To begin with, it would probably be very unwise of smart home providers to somewhat overlook, let alone not to take under any consideration at all, their potential user’s habits and preferences. We all are, in a sense, creatures of an accumulated set of small domestic habits and gestures, so assuming to know what is best for the Smart Home users or what will become their new habit of choice is bound to antagonize at least some of them. A well devised approach for being accepted into ones intimacy of a home could start with the famous phrase: “first do no harm”. A smart home system can and should offer new ways of doing things around the house, ways which will become new habits in time, but ought to do so without aiming to replace altogether the original usage patterns but rather by gradually adding new exciting possibilities to them while allowing the user to choose, pick and alter.

So what do users do when presented with a Smart Home system enabling them to control several basic functions of their houses? Based on anonymous usage data collected from a set of random houses in which Mindolife’s Smart Home System is installed, the following chart was created:

It depicts the amounts of the two main ways of changing the “state” for a couple of end devices, compared to each other: remotely from the app or physically. What catches the eye at first is the difference between end devices that changes their state on their own (such as sensors) and those who are changed manually either physically or remotely (such as light switches and shutters).

But when comparing the physical change of state to changing it remotely is where we see something quite interesting about users and their behavior and habits. When it comes to using the shutter for instance users usually use them as before – closing and opening them from the physical switch even though they also use them remotely. And the same goes with the Boiler (water heating system) where users do not switch entirely to operating it from afar, even though they can: old habits are hard to change, and why should they at all?

When it comes to the lights a surprising thing is to be noticed: a near draw between switching lights from the physical switch to remotely switching them.

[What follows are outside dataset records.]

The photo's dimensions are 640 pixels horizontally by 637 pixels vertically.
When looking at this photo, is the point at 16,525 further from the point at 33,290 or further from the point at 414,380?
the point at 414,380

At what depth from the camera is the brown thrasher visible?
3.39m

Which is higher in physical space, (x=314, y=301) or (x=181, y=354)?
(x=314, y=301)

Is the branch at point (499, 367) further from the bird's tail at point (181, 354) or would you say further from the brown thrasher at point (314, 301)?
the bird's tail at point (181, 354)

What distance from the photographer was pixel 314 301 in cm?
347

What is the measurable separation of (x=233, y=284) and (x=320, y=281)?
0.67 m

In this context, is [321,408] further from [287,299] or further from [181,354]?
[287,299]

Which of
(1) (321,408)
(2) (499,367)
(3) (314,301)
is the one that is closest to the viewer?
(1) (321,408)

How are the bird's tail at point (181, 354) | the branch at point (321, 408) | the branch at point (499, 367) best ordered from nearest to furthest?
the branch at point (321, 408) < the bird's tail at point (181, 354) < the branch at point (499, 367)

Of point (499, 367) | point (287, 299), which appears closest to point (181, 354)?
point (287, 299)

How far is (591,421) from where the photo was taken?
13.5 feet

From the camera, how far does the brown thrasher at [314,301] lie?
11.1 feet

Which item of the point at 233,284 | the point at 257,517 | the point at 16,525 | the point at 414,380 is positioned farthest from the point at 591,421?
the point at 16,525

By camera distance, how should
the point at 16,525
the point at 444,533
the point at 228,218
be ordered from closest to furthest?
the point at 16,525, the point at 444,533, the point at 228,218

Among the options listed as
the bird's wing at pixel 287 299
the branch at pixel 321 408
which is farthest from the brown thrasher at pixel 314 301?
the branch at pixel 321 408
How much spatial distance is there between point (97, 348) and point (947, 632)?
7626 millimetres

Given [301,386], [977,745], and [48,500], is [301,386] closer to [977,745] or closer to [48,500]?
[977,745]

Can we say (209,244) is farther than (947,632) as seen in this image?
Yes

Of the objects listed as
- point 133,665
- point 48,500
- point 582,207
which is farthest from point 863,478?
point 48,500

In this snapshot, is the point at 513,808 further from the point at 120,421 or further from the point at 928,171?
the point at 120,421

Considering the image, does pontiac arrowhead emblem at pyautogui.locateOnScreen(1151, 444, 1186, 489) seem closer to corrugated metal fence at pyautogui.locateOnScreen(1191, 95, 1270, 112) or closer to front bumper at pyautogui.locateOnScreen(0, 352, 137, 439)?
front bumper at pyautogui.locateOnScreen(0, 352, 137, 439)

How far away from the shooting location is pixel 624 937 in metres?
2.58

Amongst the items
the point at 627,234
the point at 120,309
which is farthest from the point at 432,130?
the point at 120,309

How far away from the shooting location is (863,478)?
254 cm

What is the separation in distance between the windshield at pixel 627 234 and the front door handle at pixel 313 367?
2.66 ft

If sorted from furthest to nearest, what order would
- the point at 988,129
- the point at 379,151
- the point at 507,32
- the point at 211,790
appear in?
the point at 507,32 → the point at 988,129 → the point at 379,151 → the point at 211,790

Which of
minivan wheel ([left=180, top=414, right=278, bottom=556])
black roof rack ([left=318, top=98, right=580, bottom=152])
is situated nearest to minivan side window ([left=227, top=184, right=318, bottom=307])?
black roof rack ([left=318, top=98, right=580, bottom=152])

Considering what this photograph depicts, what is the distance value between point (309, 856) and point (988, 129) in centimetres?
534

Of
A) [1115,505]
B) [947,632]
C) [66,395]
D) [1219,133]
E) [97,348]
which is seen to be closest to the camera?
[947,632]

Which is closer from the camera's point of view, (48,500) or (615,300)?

And the question is how come that the most habitual action of them all around the house – that of switching on and off the lights in a room upon being present in it – is done almost half the times from the app?

Well, one explanation could be that users have automated their lights to the extent where every light switching – from the physical switch – is now connected to another light switching operation which the user saw fit to form a connection between the two. Another explanation could be that the users just finds it plausible enough and even to be a great usage experience to switch lights on and off around the place from their smartphone app.

At any rate, this comes to show that having control over one of the main features the ordinary house provides – be it as trivial as the lighting, or even because it is trivial – is very important to the users. That being said, we should now look on the other side of the matter and ask ourselves like Alice did: smart home system can be used in so many different ways and offer benefits that could – when applied – be endorsed by many who are still bound by their “not good as could be” habits. Maybe the user doesn’t know yet which features he might get and therefore cannot imagine his new potential needs?

One reasonable way of opening new ways for doing things and benefiting from the wide range of possibilities a smart home system can provide to the user, would be to provide a set of ready-made features that can be personalized for the user to choose from and alter getting the “smartness” as effortlessly as possible. Lights out scheme that the user can set the times and the lights participating in, different modes of operation such as “Power saving”, “Vacation”, “Away from home” and so on.

There is no bottom line here, no right or wrong approach. Any smart home system which will do “too much” or to “too less” will not be accepted by users. For it would seem very logical to have both Alice and Humpty Dumpty to be on the winning side of the argument by understanding that the question is how to make a Smart Home System that can do many new different things while still doing exactly what the user wants from it to do for him, probably more, but not less. Never assuming to have mastered what the users actually want or need.